Inclusief ontwerpproces op weg naar een nationale strategie
«Natuurlijk schuurde het zo af en toe, dat kan haast niet anders bij een dergelijk complex en gevoelig onderwerp. Op inhoud hebben we toch echt de nodige slagen gemaakt. Daar ben ik dankbaar voor (deelnemer aan strategiedagen).» «Knap dat jullie het aandurven om dit proces zo inclusief op te zetten (deelnemer aan strategiedagen).» |
Het opstellen van een nationale strategie voor mensen met een beperking is niet mogelijk zonder hen. Daarom hebben we gekozen voor een inclusief ontwerpproces. Ervaringsdeskundigen en organisaties die hen vertegenwoordigen hebben samen met andere veldpartijen, VNG en diverse ministeries meegedaan aan de nationale strategiedagen in mei. Tijdens deze dagen waren ongeveer 70 mensen aanwezig. In de periode voor en rond deze strategiedagen heeft Guusje ter Horst in haar rol als bestuurlijk aanjager op het VN-verdrag ook diverse gesprekken met organisaties gevoerd. Zodoende is bij alle betrokkenen opgehaald wat de belangrijkste elementen moeten zijn in een nationale strategie. Met de input en expertise van de meest betrokken organisaties Ieder(in), LFB, JongPit, VNG, VGN en enkele departementen zijn we vervolgens het schrijfproces gestart dat heeft geleid tot een eerste aanzet voor de strategie. Gedurende het schrijfproces is de opbrengst regelmatig voorzien van een review door een groep ervaringsdeskundigen. Het is van belang geweest om dit inclusieve ontwerpproces zo zorgvuldig te doorlopen.

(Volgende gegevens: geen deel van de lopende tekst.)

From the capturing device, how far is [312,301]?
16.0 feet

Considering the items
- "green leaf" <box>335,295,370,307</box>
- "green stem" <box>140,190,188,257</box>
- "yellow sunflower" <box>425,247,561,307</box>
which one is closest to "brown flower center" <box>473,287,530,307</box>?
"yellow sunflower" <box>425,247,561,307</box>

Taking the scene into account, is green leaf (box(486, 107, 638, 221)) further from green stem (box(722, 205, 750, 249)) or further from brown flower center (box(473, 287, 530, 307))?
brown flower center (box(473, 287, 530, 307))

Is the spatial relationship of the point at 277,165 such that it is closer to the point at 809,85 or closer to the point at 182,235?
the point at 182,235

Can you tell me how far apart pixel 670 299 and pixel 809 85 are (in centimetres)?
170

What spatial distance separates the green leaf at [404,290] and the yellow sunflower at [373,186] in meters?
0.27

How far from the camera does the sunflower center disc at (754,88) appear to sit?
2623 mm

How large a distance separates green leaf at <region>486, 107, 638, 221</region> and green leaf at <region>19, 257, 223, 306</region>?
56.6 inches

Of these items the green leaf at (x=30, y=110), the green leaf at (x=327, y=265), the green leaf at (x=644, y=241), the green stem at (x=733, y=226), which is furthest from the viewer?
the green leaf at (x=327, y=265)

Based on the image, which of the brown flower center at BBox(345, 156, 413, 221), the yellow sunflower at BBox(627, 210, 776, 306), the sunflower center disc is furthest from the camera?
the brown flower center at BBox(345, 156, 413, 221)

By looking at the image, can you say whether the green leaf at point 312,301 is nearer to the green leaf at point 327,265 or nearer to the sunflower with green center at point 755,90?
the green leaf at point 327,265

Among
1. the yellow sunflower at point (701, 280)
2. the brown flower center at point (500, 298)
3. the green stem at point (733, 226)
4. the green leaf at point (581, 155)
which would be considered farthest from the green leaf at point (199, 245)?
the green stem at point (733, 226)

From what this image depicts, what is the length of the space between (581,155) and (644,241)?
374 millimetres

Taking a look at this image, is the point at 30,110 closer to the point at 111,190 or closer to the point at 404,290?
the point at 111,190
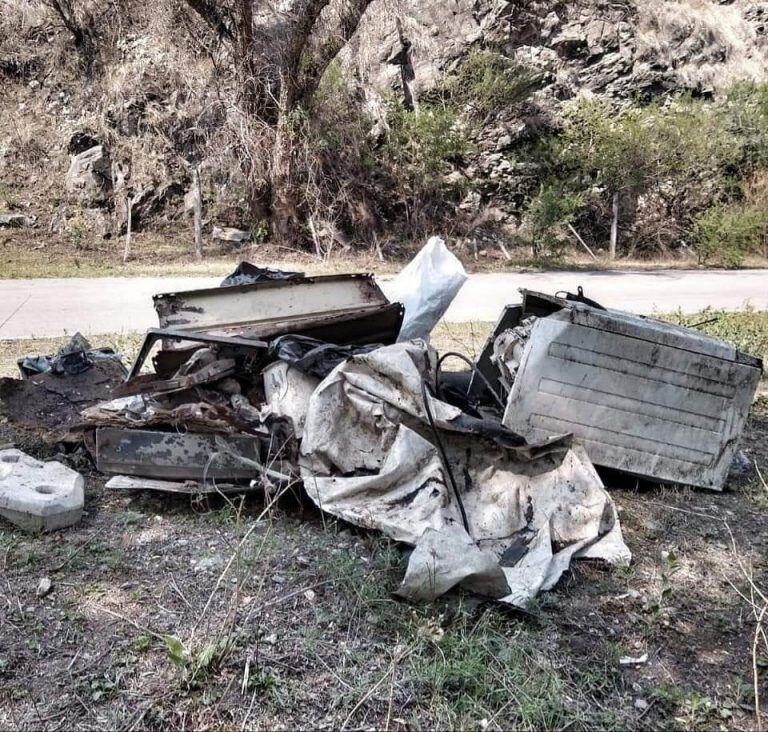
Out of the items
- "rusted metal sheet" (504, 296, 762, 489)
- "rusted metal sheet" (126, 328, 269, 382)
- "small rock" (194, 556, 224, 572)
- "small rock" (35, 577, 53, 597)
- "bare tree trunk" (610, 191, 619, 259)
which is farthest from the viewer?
"bare tree trunk" (610, 191, 619, 259)

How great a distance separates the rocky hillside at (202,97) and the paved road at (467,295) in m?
3.86

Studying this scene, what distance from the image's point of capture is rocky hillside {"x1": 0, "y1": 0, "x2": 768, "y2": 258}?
13984mm

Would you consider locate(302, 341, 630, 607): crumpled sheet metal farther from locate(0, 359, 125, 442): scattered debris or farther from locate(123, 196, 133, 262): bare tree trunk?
locate(123, 196, 133, 262): bare tree trunk

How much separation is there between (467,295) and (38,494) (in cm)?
787

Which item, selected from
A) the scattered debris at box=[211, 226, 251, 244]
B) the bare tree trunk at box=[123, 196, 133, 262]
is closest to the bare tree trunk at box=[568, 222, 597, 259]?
the scattered debris at box=[211, 226, 251, 244]

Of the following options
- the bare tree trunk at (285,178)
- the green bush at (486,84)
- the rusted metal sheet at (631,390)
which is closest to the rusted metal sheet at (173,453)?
the rusted metal sheet at (631,390)

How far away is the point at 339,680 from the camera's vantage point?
2.19m

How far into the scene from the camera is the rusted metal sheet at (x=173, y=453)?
3260 millimetres

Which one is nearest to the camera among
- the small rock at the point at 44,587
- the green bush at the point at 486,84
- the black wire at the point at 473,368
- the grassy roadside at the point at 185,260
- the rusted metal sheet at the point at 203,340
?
the small rock at the point at 44,587

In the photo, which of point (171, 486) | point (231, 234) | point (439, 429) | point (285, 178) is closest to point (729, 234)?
point (285, 178)

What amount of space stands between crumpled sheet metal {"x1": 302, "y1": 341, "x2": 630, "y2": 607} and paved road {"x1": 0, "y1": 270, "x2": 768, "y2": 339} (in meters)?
4.38

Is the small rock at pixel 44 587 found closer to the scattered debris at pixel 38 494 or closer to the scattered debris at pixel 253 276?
the scattered debris at pixel 38 494

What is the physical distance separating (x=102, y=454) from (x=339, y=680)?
1685 millimetres

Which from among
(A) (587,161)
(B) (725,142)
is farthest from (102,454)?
(B) (725,142)
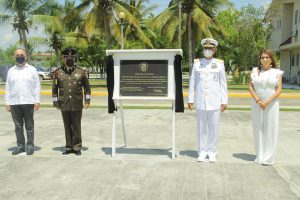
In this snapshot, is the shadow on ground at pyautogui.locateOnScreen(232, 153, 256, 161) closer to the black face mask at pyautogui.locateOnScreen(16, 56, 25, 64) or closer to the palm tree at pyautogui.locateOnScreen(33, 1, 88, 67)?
the black face mask at pyautogui.locateOnScreen(16, 56, 25, 64)

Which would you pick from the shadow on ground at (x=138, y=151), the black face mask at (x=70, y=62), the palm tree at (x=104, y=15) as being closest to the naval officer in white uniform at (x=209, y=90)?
the shadow on ground at (x=138, y=151)

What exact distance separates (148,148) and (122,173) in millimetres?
1957

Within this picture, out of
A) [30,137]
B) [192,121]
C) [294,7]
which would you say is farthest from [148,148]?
[294,7]

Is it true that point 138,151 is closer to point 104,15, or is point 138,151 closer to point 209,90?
point 209,90

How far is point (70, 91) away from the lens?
23.4ft

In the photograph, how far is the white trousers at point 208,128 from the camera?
22.4ft

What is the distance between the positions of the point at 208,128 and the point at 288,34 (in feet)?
119

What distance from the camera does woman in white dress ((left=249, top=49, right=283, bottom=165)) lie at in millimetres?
6527

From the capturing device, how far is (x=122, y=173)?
617 cm

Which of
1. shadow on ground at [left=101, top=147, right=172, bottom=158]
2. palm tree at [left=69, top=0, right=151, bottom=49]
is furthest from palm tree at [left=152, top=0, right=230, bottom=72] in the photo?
shadow on ground at [left=101, top=147, right=172, bottom=158]

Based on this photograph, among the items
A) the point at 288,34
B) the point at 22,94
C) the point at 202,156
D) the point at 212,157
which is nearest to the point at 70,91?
the point at 22,94

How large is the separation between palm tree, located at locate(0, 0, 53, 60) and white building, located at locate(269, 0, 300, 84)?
67.4ft

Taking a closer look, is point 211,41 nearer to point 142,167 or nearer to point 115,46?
point 142,167

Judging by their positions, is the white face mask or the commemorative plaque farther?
the commemorative plaque
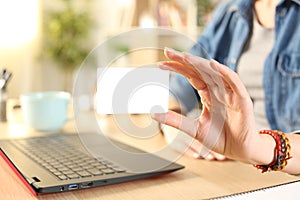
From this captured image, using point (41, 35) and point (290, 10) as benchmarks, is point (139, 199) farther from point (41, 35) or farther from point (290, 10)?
point (41, 35)

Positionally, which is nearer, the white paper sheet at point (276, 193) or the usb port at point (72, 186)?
the white paper sheet at point (276, 193)

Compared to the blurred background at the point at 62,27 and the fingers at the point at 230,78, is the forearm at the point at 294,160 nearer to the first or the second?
the fingers at the point at 230,78

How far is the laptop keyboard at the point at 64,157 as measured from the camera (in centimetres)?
70

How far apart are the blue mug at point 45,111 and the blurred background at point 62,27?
1.99m

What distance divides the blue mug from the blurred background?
6.52 feet

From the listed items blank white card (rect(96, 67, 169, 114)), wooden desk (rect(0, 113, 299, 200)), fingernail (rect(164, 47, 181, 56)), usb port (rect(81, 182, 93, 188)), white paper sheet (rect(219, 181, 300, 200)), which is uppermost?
fingernail (rect(164, 47, 181, 56))

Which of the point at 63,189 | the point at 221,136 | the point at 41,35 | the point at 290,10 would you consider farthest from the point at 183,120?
the point at 41,35

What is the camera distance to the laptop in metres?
0.65

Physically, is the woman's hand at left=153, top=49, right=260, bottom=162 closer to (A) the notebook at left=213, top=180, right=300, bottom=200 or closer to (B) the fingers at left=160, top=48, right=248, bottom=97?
(B) the fingers at left=160, top=48, right=248, bottom=97

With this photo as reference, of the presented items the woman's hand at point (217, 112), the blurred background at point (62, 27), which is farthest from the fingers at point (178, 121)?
the blurred background at point (62, 27)

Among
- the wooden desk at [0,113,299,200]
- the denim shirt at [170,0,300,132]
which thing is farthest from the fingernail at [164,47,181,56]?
the denim shirt at [170,0,300,132]

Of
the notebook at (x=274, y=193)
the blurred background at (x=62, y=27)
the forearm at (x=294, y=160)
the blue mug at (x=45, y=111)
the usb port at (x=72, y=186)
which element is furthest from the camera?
the blurred background at (x=62, y=27)

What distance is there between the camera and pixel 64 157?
80cm

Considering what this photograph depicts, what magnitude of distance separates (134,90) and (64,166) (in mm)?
200
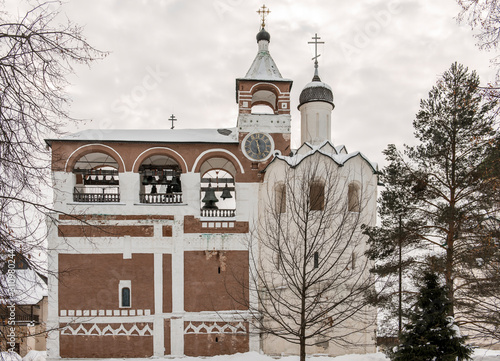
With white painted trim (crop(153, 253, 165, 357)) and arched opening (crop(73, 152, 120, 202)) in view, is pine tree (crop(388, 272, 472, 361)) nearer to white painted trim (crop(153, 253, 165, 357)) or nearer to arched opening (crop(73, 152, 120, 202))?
white painted trim (crop(153, 253, 165, 357))

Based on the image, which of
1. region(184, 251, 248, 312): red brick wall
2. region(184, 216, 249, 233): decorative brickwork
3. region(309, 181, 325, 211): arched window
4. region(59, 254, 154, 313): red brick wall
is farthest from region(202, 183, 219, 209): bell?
region(309, 181, 325, 211): arched window

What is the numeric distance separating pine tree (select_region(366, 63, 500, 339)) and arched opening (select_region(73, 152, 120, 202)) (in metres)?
12.1

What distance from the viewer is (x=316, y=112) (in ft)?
69.1

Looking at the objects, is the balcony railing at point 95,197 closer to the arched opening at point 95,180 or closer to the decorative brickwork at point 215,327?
the arched opening at point 95,180

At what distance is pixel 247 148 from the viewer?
19.2m

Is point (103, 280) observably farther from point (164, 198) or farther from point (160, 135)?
point (160, 135)

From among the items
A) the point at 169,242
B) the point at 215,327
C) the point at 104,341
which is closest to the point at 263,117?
the point at 169,242

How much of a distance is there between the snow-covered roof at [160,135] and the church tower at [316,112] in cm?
377

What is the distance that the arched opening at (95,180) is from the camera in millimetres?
18828

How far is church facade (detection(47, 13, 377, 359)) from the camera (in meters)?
17.9

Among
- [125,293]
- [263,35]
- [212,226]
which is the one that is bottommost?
[125,293]

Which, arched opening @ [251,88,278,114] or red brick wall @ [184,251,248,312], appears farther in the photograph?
arched opening @ [251,88,278,114]

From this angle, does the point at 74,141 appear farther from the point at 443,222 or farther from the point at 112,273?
the point at 443,222

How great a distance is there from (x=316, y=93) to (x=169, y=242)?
10201 mm
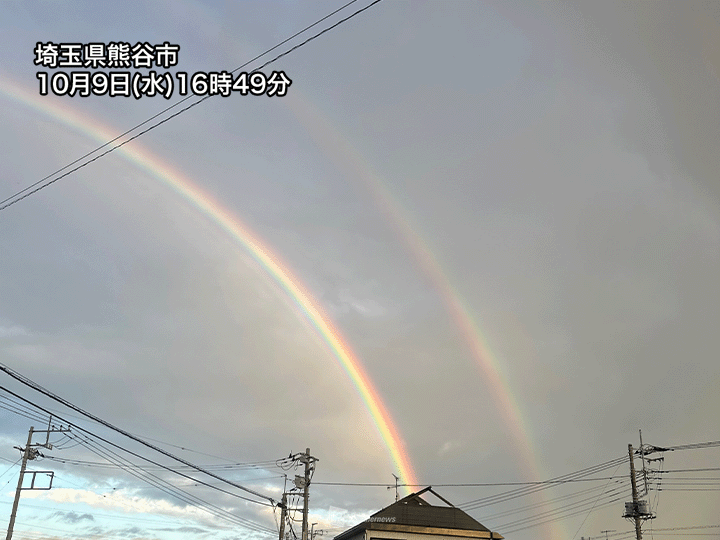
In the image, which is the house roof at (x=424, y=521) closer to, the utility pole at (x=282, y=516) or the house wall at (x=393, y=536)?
the house wall at (x=393, y=536)

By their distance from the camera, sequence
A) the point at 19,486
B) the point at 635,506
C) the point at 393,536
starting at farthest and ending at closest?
the point at 19,486 < the point at 635,506 < the point at 393,536

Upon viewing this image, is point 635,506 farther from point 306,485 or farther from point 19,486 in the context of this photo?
point 19,486

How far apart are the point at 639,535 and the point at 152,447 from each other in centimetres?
3085

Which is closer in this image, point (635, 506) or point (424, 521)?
point (424, 521)

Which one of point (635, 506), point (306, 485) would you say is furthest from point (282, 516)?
point (635, 506)

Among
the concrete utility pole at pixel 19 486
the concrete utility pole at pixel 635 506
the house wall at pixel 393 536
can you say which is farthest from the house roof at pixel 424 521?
the concrete utility pole at pixel 19 486

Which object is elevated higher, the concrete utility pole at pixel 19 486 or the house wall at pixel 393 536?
the concrete utility pole at pixel 19 486

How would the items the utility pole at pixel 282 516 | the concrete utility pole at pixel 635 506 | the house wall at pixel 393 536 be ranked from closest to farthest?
the house wall at pixel 393 536
the concrete utility pole at pixel 635 506
the utility pole at pixel 282 516

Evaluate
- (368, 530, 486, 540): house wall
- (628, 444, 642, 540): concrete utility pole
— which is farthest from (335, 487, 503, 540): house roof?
(628, 444, 642, 540): concrete utility pole

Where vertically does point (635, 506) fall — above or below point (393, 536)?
above

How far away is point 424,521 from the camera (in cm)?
3197

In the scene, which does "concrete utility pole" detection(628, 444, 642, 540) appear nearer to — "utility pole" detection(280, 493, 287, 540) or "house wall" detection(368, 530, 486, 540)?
"house wall" detection(368, 530, 486, 540)

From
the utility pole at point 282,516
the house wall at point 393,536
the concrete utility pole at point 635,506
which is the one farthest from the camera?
the utility pole at point 282,516

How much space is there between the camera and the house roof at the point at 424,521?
3081 cm
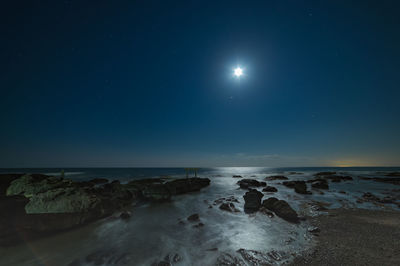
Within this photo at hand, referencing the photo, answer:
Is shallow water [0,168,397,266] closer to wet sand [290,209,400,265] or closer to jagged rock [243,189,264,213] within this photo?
wet sand [290,209,400,265]

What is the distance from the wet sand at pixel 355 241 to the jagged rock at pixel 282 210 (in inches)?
42.6

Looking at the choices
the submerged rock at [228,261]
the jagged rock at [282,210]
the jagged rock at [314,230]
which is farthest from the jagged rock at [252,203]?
the submerged rock at [228,261]

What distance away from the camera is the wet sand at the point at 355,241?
5.54m

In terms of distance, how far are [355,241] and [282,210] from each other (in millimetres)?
4246

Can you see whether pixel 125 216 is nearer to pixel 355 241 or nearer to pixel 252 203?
pixel 252 203

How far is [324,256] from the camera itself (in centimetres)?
578

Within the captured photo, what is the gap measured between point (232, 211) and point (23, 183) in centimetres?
2136

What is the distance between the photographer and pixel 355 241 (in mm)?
6836

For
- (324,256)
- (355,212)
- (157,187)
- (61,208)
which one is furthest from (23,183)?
(355,212)

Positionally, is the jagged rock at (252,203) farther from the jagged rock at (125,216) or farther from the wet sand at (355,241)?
the jagged rock at (125,216)

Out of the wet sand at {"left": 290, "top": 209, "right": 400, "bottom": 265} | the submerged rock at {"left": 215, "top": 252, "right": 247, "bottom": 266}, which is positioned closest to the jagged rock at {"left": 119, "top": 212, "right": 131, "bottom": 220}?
the submerged rock at {"left": 215, "top": 252, "right": 247, "bottom": 266}

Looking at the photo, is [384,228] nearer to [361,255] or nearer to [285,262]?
[361,255]

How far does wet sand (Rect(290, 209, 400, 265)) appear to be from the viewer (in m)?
5.54

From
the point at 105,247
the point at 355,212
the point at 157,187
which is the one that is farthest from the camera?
the point at 157,187
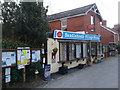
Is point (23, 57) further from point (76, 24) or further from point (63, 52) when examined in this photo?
point (76, 24)

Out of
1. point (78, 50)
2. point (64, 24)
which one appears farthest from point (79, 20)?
point (78, 50)

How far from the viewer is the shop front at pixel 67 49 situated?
8581 millimetres

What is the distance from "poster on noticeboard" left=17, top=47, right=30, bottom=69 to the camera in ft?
19.3

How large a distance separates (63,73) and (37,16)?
4.63m

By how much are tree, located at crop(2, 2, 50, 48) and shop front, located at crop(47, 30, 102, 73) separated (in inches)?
62.3

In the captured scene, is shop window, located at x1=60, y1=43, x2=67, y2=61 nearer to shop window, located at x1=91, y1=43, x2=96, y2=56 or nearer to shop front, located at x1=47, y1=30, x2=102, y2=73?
shop front, located at x1=47, y1=30, x2=102, y2=73

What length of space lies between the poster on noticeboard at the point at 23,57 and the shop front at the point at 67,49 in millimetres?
2126

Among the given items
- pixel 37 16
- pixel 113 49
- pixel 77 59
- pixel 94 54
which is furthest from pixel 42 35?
pixel 113 49

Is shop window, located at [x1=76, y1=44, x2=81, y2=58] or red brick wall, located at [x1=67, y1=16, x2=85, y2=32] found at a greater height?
red brick wall, located at [x1=67, y1=16, x2=85, y2=32]

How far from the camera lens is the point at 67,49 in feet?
33.0

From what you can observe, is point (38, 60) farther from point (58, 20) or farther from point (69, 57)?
point (58, 20)

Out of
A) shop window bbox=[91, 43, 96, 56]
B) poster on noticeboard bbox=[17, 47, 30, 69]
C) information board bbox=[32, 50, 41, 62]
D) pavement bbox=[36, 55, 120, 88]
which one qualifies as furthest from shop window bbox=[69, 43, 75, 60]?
poster on noticeboard bbox=[17, 47, 30, 69]

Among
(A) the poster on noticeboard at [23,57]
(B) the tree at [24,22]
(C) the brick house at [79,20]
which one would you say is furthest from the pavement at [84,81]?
(C) the brick house at [79,20]

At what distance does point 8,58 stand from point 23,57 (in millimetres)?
855
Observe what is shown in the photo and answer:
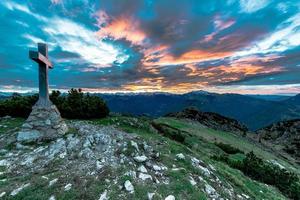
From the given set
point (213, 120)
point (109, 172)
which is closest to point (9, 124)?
point (109, 172)

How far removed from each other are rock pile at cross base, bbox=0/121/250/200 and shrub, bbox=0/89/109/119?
30.8 ft

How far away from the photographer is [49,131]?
59.3 ft

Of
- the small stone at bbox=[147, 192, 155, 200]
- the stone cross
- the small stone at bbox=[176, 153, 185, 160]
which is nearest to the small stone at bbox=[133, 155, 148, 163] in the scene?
the small stone at bbox=[176, 153, 185, 160]

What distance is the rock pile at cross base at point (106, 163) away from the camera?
12.0 metres

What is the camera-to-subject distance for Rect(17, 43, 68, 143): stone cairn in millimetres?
17672

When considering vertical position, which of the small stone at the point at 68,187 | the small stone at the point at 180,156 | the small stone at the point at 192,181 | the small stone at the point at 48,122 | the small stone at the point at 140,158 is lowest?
the small stone at the point at 192,181

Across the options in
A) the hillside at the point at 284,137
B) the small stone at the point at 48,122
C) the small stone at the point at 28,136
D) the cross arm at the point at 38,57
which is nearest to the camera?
the cross arm at the point at 38,57

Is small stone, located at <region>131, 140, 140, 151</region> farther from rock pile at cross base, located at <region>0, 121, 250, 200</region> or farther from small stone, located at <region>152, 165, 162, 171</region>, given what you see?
small stone, located at <region>152, 165, 162, 171</region>

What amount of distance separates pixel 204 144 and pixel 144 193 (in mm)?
18387

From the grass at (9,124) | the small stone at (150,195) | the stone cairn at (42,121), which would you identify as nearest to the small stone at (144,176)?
the small stone at (150,195)

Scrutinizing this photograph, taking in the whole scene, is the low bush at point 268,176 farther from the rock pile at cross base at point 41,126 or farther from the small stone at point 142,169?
the rock pile at cross base at point 41,126

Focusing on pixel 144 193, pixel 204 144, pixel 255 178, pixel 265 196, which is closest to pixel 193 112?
pixel 204 144

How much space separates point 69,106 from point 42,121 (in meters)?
9.62

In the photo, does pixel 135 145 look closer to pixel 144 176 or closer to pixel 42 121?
pixel 144 176
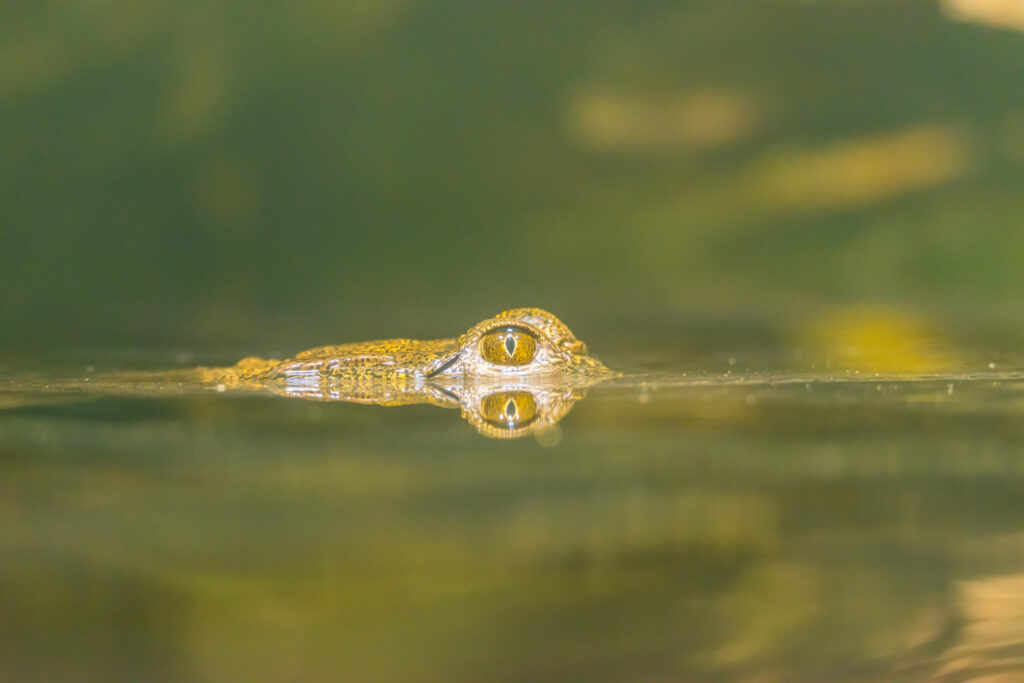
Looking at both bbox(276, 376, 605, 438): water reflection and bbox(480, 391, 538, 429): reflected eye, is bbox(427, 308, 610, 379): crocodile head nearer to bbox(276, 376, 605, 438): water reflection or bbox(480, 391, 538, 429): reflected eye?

De opgave voor de implementatie van het VN-verdrag handicap is een opgave die rijksbreed invulling behoeft. De verantwoordelijkheid voor de strategie is kabinetsbreed. Dat is ook de reden dat ik waarde eraan hecht om de aanzet voor de strategie die er nu ligt vanuit het inclusieve ontwerpproces in de zomer en het najaar van 2023 samen met mijn collega’s in het kabinet en hiermee alle betrokken departementen verder door te ontwikkelen én ook te vertalen in een werkagenda. Ik vraag mijn collega’s ook om ervaringsdeskundigen en organisaties die hen vertegenwoordigen te betrekken bij de verdere uitwerking van onderdelen van de werkagenda. In de werkagenda worden de concrete stappen beschreven die nodig zijn om de doelstellingen uit de strategie te realiseren. Hiermee geef ik invulling aan de motie van het lid Werner c.s. en de toezeggingen die ik eerder aan uw Kamer heb gedaan.3 Ik verwacht u november 2023 de strategie en een eerste aanzet tot de werkagenda te kunnen sturen.
Bij het verzenden van de nationale strategie en de aanzet tot de werkagenda kom ik ook terug op de relatie met de initiatiefnota «Ons land is beperkt» van het lid Westerveld. Deze initiatiefnota betrek ik bij de totstandkoming van de werkagenda. Ook kom ik met een toelichting op de verhouding tussen deze strategie en bestaande wet- en regelgeving rond toegankelijkheid en inclusie van mensen met een beperking. Hiermee geef ik invulling aan de toezegging aan het lid Mohandis.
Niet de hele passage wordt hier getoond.